Madrid, 5 jul.- Allá por 1929, el periodista y escritor gallego Julio Camba afirmó, en su obra "La casa de Lúculo o el arte de comer", que "la cocina española está llena de ajo y de preocupaciones religiosas". A él le parecía mucho peor lo primero que las segundas, y mantenía que el ajo era la ruina de muchos platos españoles.

Unos cuarenta años después, el también periodista y escritor catalán Josep Pla escribió, en su libro "Lo que hemos comido", que el ajo "lo arrasa todo"; él también pensaba que el ajo era uno de los puntos negativos de la cocina española.

De la aversión de los anglosajones al ajo hay numerosas muestras en la literatura... y en la vida real. Hace algunos años, cuando la reina Isabel II de Inglaterra viajó a España, el gran cocinero Juan Mari Arzak preparó para ella uno de sus platos más famosos: merluza en salsa verde. Con almejas, pero sin un ingrediente fundamental: sin ajo, que sustituyó por cebolla. No es para nada lo mismo.

Más recientemente, la señora Beckham, cuando su marido jugó en el Real Madrid, expresó su disgusto porque en España "olía a ajo".

En fin, que el ajo, ese bulbo de apariencia humilde, pero con un orgullo que hace que nunca pase desapercibido, suscita bastante rechazo. Y no es de ahora: ya Cervantes, en el "Quijote", hace que el ingenioso hidalgo insulte a Sancho llamándole "villano, comedor de ajos...", términos, por lo que se ve, que eran, a su juicio, sinónimos o, al menos, similares.

Con toda su fobia al ajo, tanto Pla como Camba reconocían que era necesario utilizarlo si se querían hacer sopas de ajo; menos mal. Lo cierto es que hoy se doma al ajo, se le civiliza; normalmente, su cuerpo físico queda en la cocina, y a la mesa llega solo su espíritu, su aroma... incluso en preparaciones apellidadas "al ajillo".

Así que no se sorprendan si les doy la receta de una deliciosa sopa fría en la que, a pesar de llamarse "ajoblanco" (el Diccionario se niega a admitirlo, y recoge la expresión separada, ajo blanco, con una receta bastante deficiente, como podría hablar de ajo morado, que lo hay), el ajo es casi testimonial.

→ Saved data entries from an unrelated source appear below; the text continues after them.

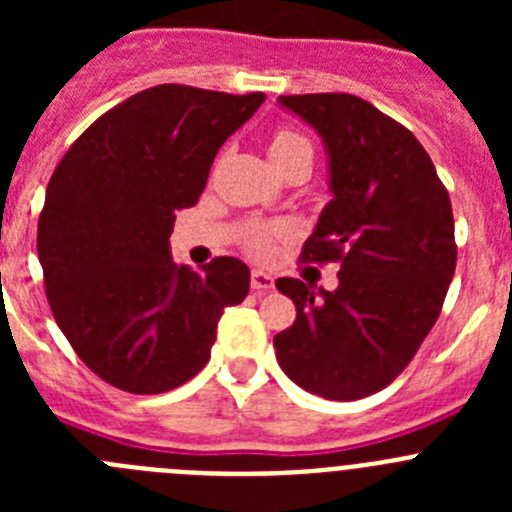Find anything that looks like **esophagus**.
Segmentation results:
<instances>
[{
    "mask_svg": "<svg viewBox=\"0 0 512 512\" xmlns=\"http://www.w3.org/2000/svg\"><path fill=\"white\" fill-rule=\"evenodd\" d=\"M251 287L253 292H259V295H266V292H271L274 289V277H271L269 271H251Z\"/></svg>",
    "mask_w": 512,
    "mask_h": 512,
    "instance_id": "34e87169",
    "label": "esophagus"
}]
</instances>
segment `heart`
<instances>
[{"instance_id": "obj_1", "label": "heart", "mask_w": 512, "mask_h": 512, "mask_svg": "<svg viewBox=\"0 0 512 512\" xmlns=\"http://www.w3.org/2000/svg\"><path fill=\"white\" fill-rule=\"evenodd\" d=\"M302 148H310V143H307L305 135L295 133V130H277V133L271 135L269 156H271V161L277 164V161L292 156L295 151H302ZM282 233H284L282 225L259 228L256 233L251 235V238H248V248H251V253H256V256H269L271 248H274V238H279Z\"/></svg>"}]
</instances>
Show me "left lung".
<instances>
[{
	"instance_id": "left-lung-1",
	"label": "left lung",
	"mask_w": 512,
	"mask_h": 512,
	"mask_svg": "<svg viewBox=\"0 0 512 512\" xmlns=\"http://www.w3.org/2000/svg\"><path fill=\"white\" fill-rule=\"evenodd\" d=\"M279 107L320 135L333 200L302 259L338 261L333 292L277 279L297 320L277 361L325 400L374 395L410 364L438 320L456 269L454 212L431 156L400 122L354 94H292Z\"/></svg>"
}]
</instances>
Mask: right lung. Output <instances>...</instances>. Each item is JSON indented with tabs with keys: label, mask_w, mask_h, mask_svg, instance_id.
<instances>
[{
	"label": "right lung",
	"mask_w": 512,
	"mask_h": 512,
	"mask_svg": "<svg viewBox=\"0 0 512 512\" xmlns=\"http://www.w3.org/2000/svg\"><path fill=\"white\" fill-rule=\"evenodd\" d=\"M264 99L146 89L89 125L53 171L38 220L45 295L79 359L117 390L158 395L189 382L225 307L246 300L243 261L192 271L174 264L169 238L220 146Z\"/></svg>",
	"instance_id": "add662e5"
}]
</instances>
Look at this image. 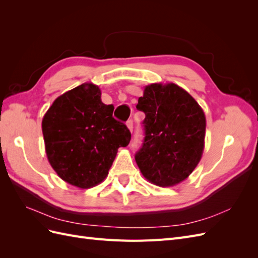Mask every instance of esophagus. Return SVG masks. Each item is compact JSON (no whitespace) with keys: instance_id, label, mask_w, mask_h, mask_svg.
I'll return each mask as SVG.
<instances>
[{"instance_id":"obj_1","label":"esophagus","mask_w":258,"mask_h":258,"mask_svg":"<svg viewBox=\"0 0 258 258\" xmlns=\"http://www.w3.org/2000/svg\"><path fill=\"white\" fill-rule=\"evenodd\" d=\"M127 127H128V129L132 132V130H134V121H132V119H129L128 121H127Z\"/></svg>"}]
</instances>
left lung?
Wrapping results in <instances>:
<instances>
[{
  "label": "left lung",
  "mask_w": 258,
  "mask_h": 258,
  "mask_svg": "<svg viewBox=\"0 0 258 258\" xmlns=\"http://www.w3.org/2000/svg\"><path fill=\"white\" fill-rule=\"evenodd\" d=\"M137 108L145 114L144 140L136 161L148 181L173 186L197 167L205 147L206 116L188 92L175 84H152Z\"/></svg>",
  "instance_id": "1"
}]
</instances>
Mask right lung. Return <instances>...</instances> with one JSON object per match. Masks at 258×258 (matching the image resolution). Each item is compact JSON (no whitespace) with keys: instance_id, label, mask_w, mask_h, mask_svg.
<instances>
[{"instance_id":"right-lung-1","label":"right lung","mask_w":258,"mask_h":258,"mask_svg":"<svg viewBox=\"0 0 258 258\" xmlns=\"http://www.w3.org/2000/svg\"><path fill=\"white\" fill-rule=\"evenodd\" d=\"M93 84H83L53 101L42 121L48 161L67 183L90 188L106 177L119 147L131 134L113 117Z\"/></svg>"}]
</instances>
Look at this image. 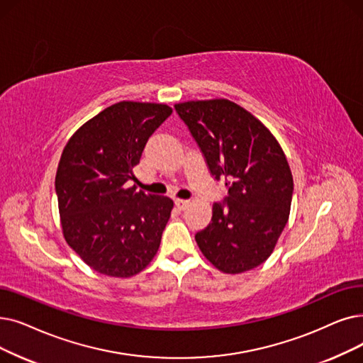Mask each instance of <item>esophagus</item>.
<instances>
[{
    "mask_svg": "<svg viewBox=\"0 0 363 363\" xmlns=\"http://www.w3.org/2000/svg\"><path fill=\"white\" fill-rule=\"evenodd\" d=\"M175 204H177V208H178L179 211H184V209H186L188 206H190V201H188V200L177 199V200H175Z\"/></svg>",
    "mask_w": 363,
    "mask_h": 363,
    "instance_id": "obj_1",
    "label": "esophagus"
}]
</instances>
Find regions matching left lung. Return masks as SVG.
Instances as JSON below:
<instances>
[{
    "label": "left lung",
    "mask_w": 363,
    "mask_h": 363,
    "mask_svg": "<svg viewBox=\"0 0 363 363\" xmlns=\"http://www.w3.org/2000/svg\"><path fill=\"white\" fill-rule=\"evenodd\" d=\"M175 109L228 196L215 203L212 223L196 234L201 254L219 272L261 265L285 228L294 179L286 155L265 125L228 99L188 101Z\"/></svg>",
    "instance_id": "obj_1"
}]
</instances>
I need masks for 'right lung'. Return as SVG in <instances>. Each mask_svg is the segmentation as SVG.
<instances>
[{"label": "right lung", "instance_id": "right-lung-1", "mask_svg": "<svg viewBox=\"0 0 363 363\" xmlns=\"http://www.w3.org/2000/svg\"><path fill=\"white\" fill-rule=\"evenodd\" d=\"M170 114L164 104H114L84 123L60 155L55 186L62 231L94 272L130 277L159 250L173 201L124 184Z\"/></svg>", "mask_w": 363, "mask_h": 363}]
</instances>
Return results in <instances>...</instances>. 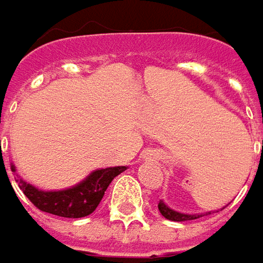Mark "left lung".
<instances>
[{
	"label": "left lung",
	"mask_w": 263,
	"mask_h": 263,
	"mask_svg": "<svg viewBox=\"0 0 263 263\" xmlns=\"http://www.w3.org/2000/svg\"><path fill=\"white\" fill-rule=\"evenodd\" d=\"M159 211L161 213V215H163L164 218H167L170 221H187V220H196V218L202 217V214H194V215H191V214L177 213L175 210L168 208L167 205L164 204L163 201H160L159 202Z\"/></svg>",
	"instance_id": "1"
}]
</instances>
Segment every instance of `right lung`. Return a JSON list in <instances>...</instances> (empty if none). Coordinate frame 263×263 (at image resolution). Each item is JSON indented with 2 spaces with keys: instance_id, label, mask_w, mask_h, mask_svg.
I'll return each instance as SVG.
<instances>
[{
  "instance_id": "obj_1",
  "label": "right lung",
  "mask_w": 263,
  "mask_h": 263,
  "mask_svg": "<svg viewBox=\"0 0 263 263\" xmlns=\"http://www.w3.org/2000/svg\"><path fill=\"white\" fill-rule=\"evenodd\" d=\"M11 170L15 172L13 164ZM125 170V166L95 170L83 182L64 191L46 192L24 182L23 179H17V182L18 187L30 199V202L43 213L53 214L65 218H81L95 211L97 205L100 204L107 186L110 185L115 177Z\"/></svg>"
}]
</instances>
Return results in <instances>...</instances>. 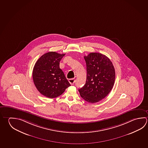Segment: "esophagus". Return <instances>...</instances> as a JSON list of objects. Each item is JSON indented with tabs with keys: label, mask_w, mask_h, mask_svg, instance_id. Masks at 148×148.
Here are the masks:
<instances>
[{
	"label": "esophagus",
	"mask_w": 148,
	"mask_h": 148,
	"mask_svg": "<svg viewBox=\"0 0 148 148\" xmlns=\"http://www.w3.org/2000/svg\"><path fill=\"white\" fill-rule=\"evenodd\" d=\"M75 79H69V83H70V84L71 85H73V84H75Z\"/></svg>",
	"instance_id": "esophagus-1"
}]
</instances>
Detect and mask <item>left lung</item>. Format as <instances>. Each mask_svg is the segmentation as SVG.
Instances as JSON below:
<instances>
[{
    "label": "left lung",
    "mask_w": 148,
    "mask_h": 148,
    "mask_svg": "<svg viewBox=\"0 0 148 148\" xmlns=\"http://www.w3.org/2000/svg\"><path fill=\"white\" fill-rule=\"evenodd\" d=\"M84 58L86 62V83L78 90L86 102H98L113 88L115 80V69L110 59L101 53H91Z\"/></svg>",
    "instance_id": "left-lung-1"
}]
</instances>
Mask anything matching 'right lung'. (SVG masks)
I'll return each mask as SVG.
<instances>
[{
  "label": "right lung",
  "instance_id": "obj_1",
  "mask_svg": "<svg viewBox=\"0 0 148 148\" xmlns=\"http://www.w3.org/2000/svg\"><path fill=\"white\" fill-rule=\"evenodd\" d=\"M65 54L50 51L44 54L35 63L33 70L34 84L40 94L50 99L59 97L71 85L59 67Z\"/></svg>",
  "mask_w": 148,
  "mask_h": 148
}]
</instances>
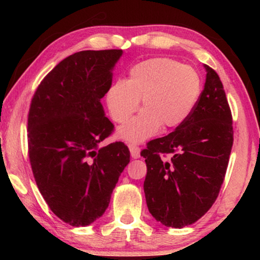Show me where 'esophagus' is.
Wrapping results in <instances>:
<instances>
[{"label":"esophagus","mask_w":260,"mask_h":260,"mask_svg":"<svg viewBox=\"0 0 260 260\" xmlns=\"http://www.w3.org/2000/svg\"><path fill=\"white\" fill-rule=\"evenodd\" d=\"M129 149H130L131 157H133V158H138V157H140L141 149L138 148L137 145H135V144H129Z\"/></svg>","instance_id":"1"}]
</instances>
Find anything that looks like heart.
<instances>
[{
    "instance_id": "1",
    "label": "heart",
    "mask_w": 260,
    "mask_h": 260,
    "mask_svg": "<svg viewBox=\"0 0 260 260\" xmlns=\"http://www.w3.org/2000/svg\"><path fill=\"white\" fill-rule=\"evenodd\" d=\"M201 80L190 66L168 58H152L131 67L126 80H117L106 93L111 118L123 124L142 104V111L119 130L129 142H142L163 129L180 126L198 104Z\"/></svg>"
}]
</instances>
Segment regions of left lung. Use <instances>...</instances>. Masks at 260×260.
<instances>
[{"label":"left lung","mask_w":260,"mask_h":260,"mask_svg":"<svg viewBox=\"0 0 260 260\" xmlns=\"http://www.w3.org/2000/svg\"><path fill=\"white\" fill-rule=\"evenodd\" d=\"M207 71L190 116L165 137L148 142L144 194L151 215L182 229L205 215L218 198L233 145L232 113L218 73ZM167 154L169 160L162 159Z\"/></svg>","instance_id":"8db88e82"}]
</instances>
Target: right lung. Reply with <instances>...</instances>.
I'll list each match as a JSON object with an SVG mask.
<instances>
[{"label": "right lung", "instance_id": "right-lung-1", "mask_svg": "<svg viewBox=\"0 0 260 260\" xmlns=\"http://www.w3.org/2000/svg\"><path fill=\"white\" fill-rule=\"evenodd\" d=\"M122 54L74 53L42 79L31 98L28 154L35 182L51 211L71 226H87L104 214L130 162L123 142L98 147L115 127L101 99Z\"/></svg>", "mask_w": 260, "mask_h": 260}]
</instances>
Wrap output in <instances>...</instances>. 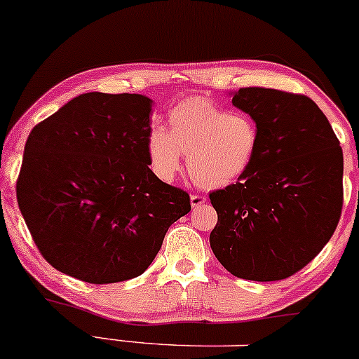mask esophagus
Returning <instances> with one entry per match:
<instances>
[{"mask_svg":"<svg viewBox=\"0 0 359 359\" xmlns=\"http://www.w3.org/2000/svg\"><path fill=\"white\" fill-rule=\"evenodd\" d=\"M207 198L204 196H197V194H194V196H191V204L192 207H198L202 204H205Z\"/></svg>","mask_w":359,"mask_h":359,"instance_id":"esophagus-1","label":"esophagus"}]
</instances>
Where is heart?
I'll return each mask as SVG.
<instances>
[{
	"label": "heart",
	"instance_id": "obj_1",
	"mask_svg": "<svg viewBox=\"0 0 359 359\" xmlns=\"http://www.w3.org/2000/svg\"><path fill=\"white\" fill-rule=\"evenodd\" d=\"M259 144L254 120L229 114L204 97H189L168 114V132L155 128L147 138V157L158 179L170 182L187 155L194 182L205 189L234 184L248 170Z\"/></svg>",
	"mask_w": 359,
	"mask_h": 359
}]
</instances>
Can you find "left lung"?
<instances>
[{
  "label": "left lung",
  "mask_w": 359,
  "mask_h": 359,
  "mask_svg": "<svg viewBox=\"0 0 359 359\" xmlns=\"http://www.w3.org/2000/svg\"><path fill=\"white\" fill-rule=\"evenodd\" d=\"M232 105L256 123L245 174L210 194L217 226L210 248L236 278L279 280L313 261L343 207V150L326 115L304 95L241 88Z\"/></svg>",
  "instance_id": "8db88e82"
}]
</instances>
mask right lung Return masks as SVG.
Wrapping results in <instances>:
<instances>
[{
  "label": "right lung",
  "instance_id": "1",
  "mask_svg": "<svg viewBox=\"0 0 359 359\" xmlns=\"http://www.w3.org/2000/svg\"><path fill=\"white\" fill-rule=\"evenodd\" d=\"M152 98L90 92L29 132L16 197L41 256L85 283L137 278L191 197L149 168Z\"/></svg>",
  "mask_w": 359,
  "mask_h": 359
}]
</instances>
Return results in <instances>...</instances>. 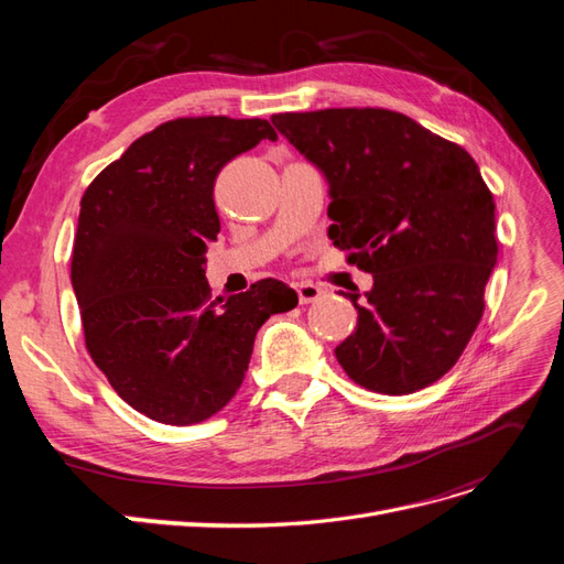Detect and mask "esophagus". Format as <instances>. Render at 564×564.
<instances>
[{"instance_id": "34e87169", "label": "esophagus", "mask_w": 564, "mask_h": 564, "mask_svg": "<svg viewBox=\"0 0 564 564\" xmlns=\"http://www.w3.org/2000/svg\"><path fill=\"white\" fill-rule=\"evenodd\" d=\"M296 294H299V301L305 305V303L319 301L324 296V289L313 282H296Z\"/></svg>"}]
</instances>
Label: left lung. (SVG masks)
Returning <instances> with one entry per match:
<instances>
[{"mask_svg": "<svg viewBox=\"0 0 564 564\" xmlns=\"http://www.w3.org/2000/svg\"><path fill=\"white\" fill-rule=\"evenodd\" d=\"M272 124L329 181V237L373 275L336 348L348 377L409 395L456 365L497 263L494 197L468 152L395 110L280 112Z\"/></svg>", "mask_w": 564, "mask_h": 564, "instance_id": "8db88e82", "label": "left lung"}]
</instances>
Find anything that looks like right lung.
<instances>
[{
	"label": "right lung",
	"mask_w": 564,
	"mask_h": 564,
	"mask_svg": "<svg viewBox=\"0 0 564 564\" xmlns=\"http://www.w3.org/2000/svg\"><path fill=\"white\" fill-rule=\"evenodd\" d=\"M268 119L178 117L135 139L79 202L70 278L96 367L135 412L193 425L240 390L253 338L296 308L289 284L265 278L212 301L207 242L220 220V169L261 141Z\"/></svg>",
	"instance_id": "add662e5"
}]
</instances>
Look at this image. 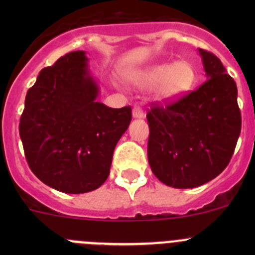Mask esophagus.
Wrapping results in <instances>:
<instances>
[{
  "instance_id": "obj_1",
  "label": "esophagus",
  "mask_w": 255,
  "mask_h": 255,
  "mask_svg": "<svg viewBox=\"0 0 255 255\" xmlns=\"http://www.w3.org/2000/svg\"><path fill=\"white\" fill-rule=\"evenodd\" d=\"M132 116H133V118H143L144 117L143 110L140 109V107L135 106L132 111Z\"/></svg>"
}]
</instances>
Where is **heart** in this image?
Masks as SVG:
<instances>
[{
    "label": "heart",
    "mask_w": 255,
    "mask_h": 255,
    "mask_svg": "<svg viewBox=\"0 0 255 255\" xmlns=\"http://www.w3.org/2000/svg\"><path fill=\"white\" fill-rule=\"evenodd\" d=\"M130 84L142 90L154 89L156 100L173 102L186 96L196 81L195 69L189 61L153 64L130 75Z\"/></svg>",
    "instance_id": "heart-1"
}]
</instances>
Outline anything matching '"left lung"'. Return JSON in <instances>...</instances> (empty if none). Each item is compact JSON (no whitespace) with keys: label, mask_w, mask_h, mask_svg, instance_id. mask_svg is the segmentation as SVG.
I'll use <instances>...</instances> for the list:
<instances>
[{"label":"left lung","mask_w":255,"mask_h":255,"mask_svg":"<svg viewBox=\"0 0 255 255\" xmlns=\"http://www.w3.org/2000/svg\"><path fill=\"white\" fill-rule=\"evenodd\" d=\"M207 81L166 106L146 113L148 161L163 184L192 189L220 175L241 134L237 85L220 59L199 49Z\"/></svg>","instance_id":"1"}]
</instances>
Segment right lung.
<instances>
[{
  "label": "right lung",
  "instance_id": "obj_1",
  "mask_svg": "<svg viewBox=\"0 0 255 255\" xmlns=\"http://www.w3.org/2000/svg\"><path fill=\"white\" fill-rule=\"evenodd\" d=\"M86 53L71 51L44 68L28 90L19 135L30 170L65 194L99 189L110 175L113 150L132 120L129 106L97 102L100 86Z\"/></svg>",
  "mask_w": 255,
  "mask_h": 255
}]
</instances>
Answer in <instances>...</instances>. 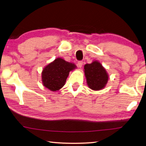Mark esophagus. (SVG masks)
<instances>
[{"label":"esophagus","instance_id":"esophagus-1","mask_svg":"<svg viewBox=\"0 0 146 146\" xmlns=\"http://www.w3.org/2000/svg\"><path fill=\"white\" fill-rule=\"evenodd\" d=\"M83 61H78V66L79 68H81V67H82V66H83Z\"/></svg>","mask_w":146,"mask_h":146}]
</instances>
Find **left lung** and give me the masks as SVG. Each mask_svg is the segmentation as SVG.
<instances>
[{"instance_id": "left-lung-1", "label": "left lung", "mask_w": 146, "mask_h": 146, "mask_svg": "<svg viewBox=\"0 0 146 146\" xmlns=\"http://www.w3.org/2000/svg\"><path fill=\"white\" fill-rule=\"evenodd\" d=\"M84 72L88 87L93 90H99L105 87L108 81V74L101 63L94 61L84 66Z\"/></svg>"}]
</instances>
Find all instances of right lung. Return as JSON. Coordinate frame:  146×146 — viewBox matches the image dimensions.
Returning a JSON list of instances; mask_svg holds the SVG:
<instances>
[{"label": "right lung", "mask_w": 146, "mask_h": 146, "mask_svg": "<svg viewBox=\"0 0 146 146\" xmlns=\"http://www.w3.org/2000/svg\"><path fill=\"white\" fill-rule=\"evenodd\" d=\"M76 68L75 64L60 58L55 59L43 69L42 81L43 86L52 92L60 90L65 85L69 72Z\"/></svg>", "instance_id": "right-lung-1"}]
</instances>
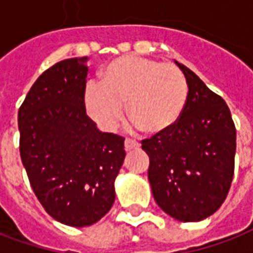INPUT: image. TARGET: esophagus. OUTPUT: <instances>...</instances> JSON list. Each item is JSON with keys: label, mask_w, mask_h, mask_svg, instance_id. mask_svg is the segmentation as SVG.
Here are the masks:
<instances>
[{"label": "esophagus", "mask_w": 253, "mask_h": 253, "mask_svg": "<svg viewBox=\"0 0 253 253\" xmlns=\"http://www.w3.org/2000/svg\"><path fill=\"white\" fill-rule=\"evenodd\" d=\"M124 147H125V151H126V152H129V151H133V149H139L140 144L137 143V141H133V140L126 139L124 143Z\"/></svg>", "instance_id": "1"}]
</instances>
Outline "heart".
<instances>
[{
  "label": "heart",
  "mask_w": 253,
  "mask_h": 253,
  "mask_svg": "<svg viewBox=\"0 0 253 253\" xmlns=\"http://www.w3.org/2000/svg\"><path fill=\"white\" fill-rule=\"evenodd\" d=\"M99 78L101 86H86L84 108L105 130L119 126L125 104L134 125L152 136L169 132L185 112L189 87L172 64L126 55L109 62Z\"/></svg>",
  "instance_id": "1"
}]
</instances>
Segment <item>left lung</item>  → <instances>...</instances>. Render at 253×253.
Wrapping results in <instances>:
<instances>
[{
    "label": "left lung",
    "instance_id": "8db88e82",
    "mask_svg": "<svg viewBox=\"0 0 253 253\" xmlns=\"http://www.w3.org/2000/svg\"><path fill=\"white\" fill-rule=\"evenodd\" d=\"M189 97L169 132L143 140L148 180L160 209L182 222H197L220 209L233 179L236 128L220 95L183 64Z\"/></svg>",
    "mask_w": 253,
    "mask_h": 253
}]
</instances>
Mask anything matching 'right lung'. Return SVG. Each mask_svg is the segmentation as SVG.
Returning <instances> with one entry per match:
<instances>
[{
  "label": "right lung",
  "instance_id": "right-lung-1",
  "mask_svg": "<svg viewBox=\"0 0 253 253\" xmlns=\"http://www.w3.org/2000/svg\"><path fill=\"white\" fill-rule=\"evenodd\" d=\"M88 58L44 71L18 109L20 155L35 194L53 220L84 228L108 213L124 163V139L88 119Z\"/></svg>",
  "mask_w": 253,
  "mask_h": 253
}]
</instances>
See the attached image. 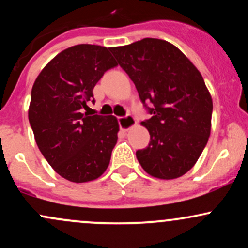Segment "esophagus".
<instances>
[{
	"label": "esophagus",
	"instance_id": "1",
	"mask_svg": "<svg viewBox=\"0 0 248 248\" xmlns=\"http://www.w3.org/2000/svg\"><path fill=\"white\" fill-rule=\"evenodd\" d=\"M136 121L135 119L133 118L132 115H126V116H121V118H119V124H120V128L122 130H124V132H127L129 128H132L133 126H135Z\"/></svg>",
	"mask_w": 248,
	"mask_h": 248
}]
</instances>
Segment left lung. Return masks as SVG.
<instances>
[{
    "instance_id": "left-lung-1",
    "label": "left lung",
    "mask_w": 248,
    "mask_h": 248,
    "mask_svg": "<svg viewBox=\"0 0 248 248\" xmlns=\"http://www.w3.org/2000/svg\"><path fill=\"white\" fill-rule=\"evenodd\" d=\"M110 51L152 114L141 122L150 142L136 152L138 161L153 177H181L195 166L211 132L212 98L203 77L181 50L162 39L143 38Z\"/></svg>"
}]
</instances>
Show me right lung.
I'll use <instances>...</instances> for the list:
<instances>
[{
	"label": "right lung",
	"mask_w": 248,
	"mask_h": 248,
	"mask_svg": "<svg viewBox=\"0 0 248 248\" xmlns=\"http://www.w3.org/2000/svg\"><path fill=\"white\" fill-rule=\"evenodd\" d=\"M110 47L79 44L62 51L41 71L31 90L29 122L39 150L62 177L94 181L106 171L118 141L113 115H88L86 102L107 70L118 65Z\"/></svg>",
	"instance_id": "right-lung-1"
}]
</instances>
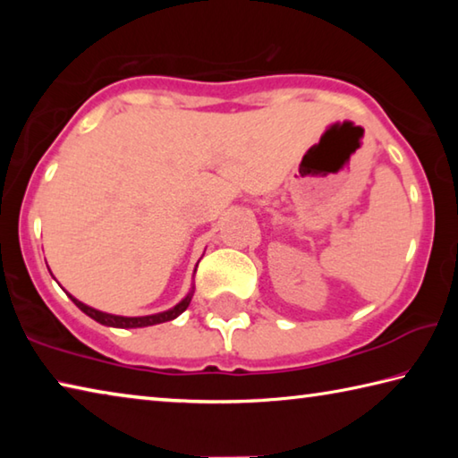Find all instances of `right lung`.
<instances>
[{"label":"right lung","instance_id":"add662e5","mask_svg":"<svg viewBox=\"0 0 458 458\" xmlns=\"http://www.w3.org/2000/svg\"><path fill=\"white\" fill-rule=\"evenodd\" d=\"M68 297L72 299V303L81 309L82 313H87L90 319L98 321L100 325H106V327H119V329H137V327H149V325H157V323H165V321H172L175 317H180L185 309L190 307V301L193 297V289L185 294V299H182L180 303L175 307L167 309L164 313H155V315H145V317H121V315H111V313H103V311H97V309H92L89 305L81 303L79 299H74L72 294H68Z\"/></svg>","mask_w":458,"mask_h":458}]
</instances>
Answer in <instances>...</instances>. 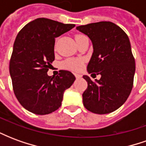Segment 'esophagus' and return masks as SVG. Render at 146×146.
Wrapping results in <instances>:
<instances>
[{
	"label": "esophagus",
	"instance_id": "esophagus-1",
	"mask_svg": "<svg viewBox=\"0 0 146 146\" xmlns=\"http://www.w3.org/2000/svg\"><path fill=\"white\" fill-rule=\"evenodd\" d=\"M75 76H76L77 79H80L82 77V75L81 74H79V73H75Z\"/></svg>",
	"mask_w": 146,
	"mask_h": 146
}]
</instances>
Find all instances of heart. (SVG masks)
I'll return each instance as SVG.
<instances>
[{
	"label": "heart",
	"instance_id": "1",
	"mask_svg": "<svg viewBox=\"0 0 146 146\" xmlns=\"http://www.w3.org/2000/svg\"><path fill=\"white\" fill-rule=\"evenodd\" d=\"M84 35L78 34L75 36L76 40L77 39L82 37ZM84 66V61L81 58H69L63 62V66L69 70H74V71H79L83 68Z\"/></svg>",
	"mask_w": 146,
	"mask_h": 146
}]
</instances>
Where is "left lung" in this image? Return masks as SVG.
I'll return each instance as SVG.
<instances>
[{"mask_svg": "<svg viewBox=\"0 0 146 146\" xmlns=\"http://www.w3.org/2000/svg\"><path fill=\"white\" fill-rule=\"evenodd\" d=\"M76 30L88 36L93 44L88 72L101 75L95 81L83 76L88 82L82 95L84 106L96 114L112 113L125 102L133 88L135 61L128 36L111 22L79 26Z\"/></svg>", "mask_w": 146, "mask_h": 146, "instance_id": "obj_1", "label": "left lung"}]
</instances>
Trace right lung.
Instances as JSON below:
<instances>
[{"label":"right lung","mask_w":146,"mask_h":146,"mask_svg":"<svg viewBox=\"0 0 146 146\" xmlns=\"http://www.w3.org/2000/svg\"><path fill=\"white\" fill-rule=\"evenodd\" d=\"M74 27V24L39 18L18 33L9 72L15 97L31 113L46 115L57 110L62 105L64 92L76 79L67 70H60L56 76L47 73L54 60V39Z\"/></svg>","instance_id":"right-lung-1"}]
</instances>
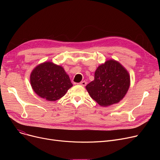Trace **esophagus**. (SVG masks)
<instances>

Hagan hervir dos o tres minutos, más que nada por higiene, unos 150 gramos de almendras crudas. Con ellas, un diente de ajo, para eliminar todo su orgullo y reducirlo a la categoría de aroma. Una vez hecho esto, trituren las almendras y el ajo en el robot de cocina, junto con un par de rebanadas de pan de molde, sin corteza, que previamente habrán remojado en agua con unas gotas de vinagre.

Pongan la sal necesaria y añadan, poco a poco, cuatro cucharadas de aceite virgen extra de oliva, eligiendo uno suave. Cuando el conjunto tenga la consistencia de una mahonesa ligera, añadan un poco de agua fría para que quede como una crema, y guárdenla en el frigorífico, en una jarra de cristal (tiene que ser de cristal, para no añadir sabores extraños), hasta el momento de servir.

A la hora de llevarlo a la mesa pondrán los "tropezones": lo clásico son las uvas moscatel, dulces, peladas y sin pepitas; en casa, sin embargo, ponemos bolitas de melón, que ha de ser bien dulce. Pero pueden ponerle hasta trocitos de melocotón en almíbar: queda sorprendentemente rico el contraste. Y esta sopa es ideal cuando, entre las almendras, algunas son amargas.

Se puede hacer con piñones de pino en vez de almendras, o con habas... Es, desde luego, una delicia mediterránea, malagueña de cuna, en la que el ajo está impregnado de civilización y aprende a no molestar para ser lo que siempre debería ser: un perfume... que ha de usarse con sabiduría.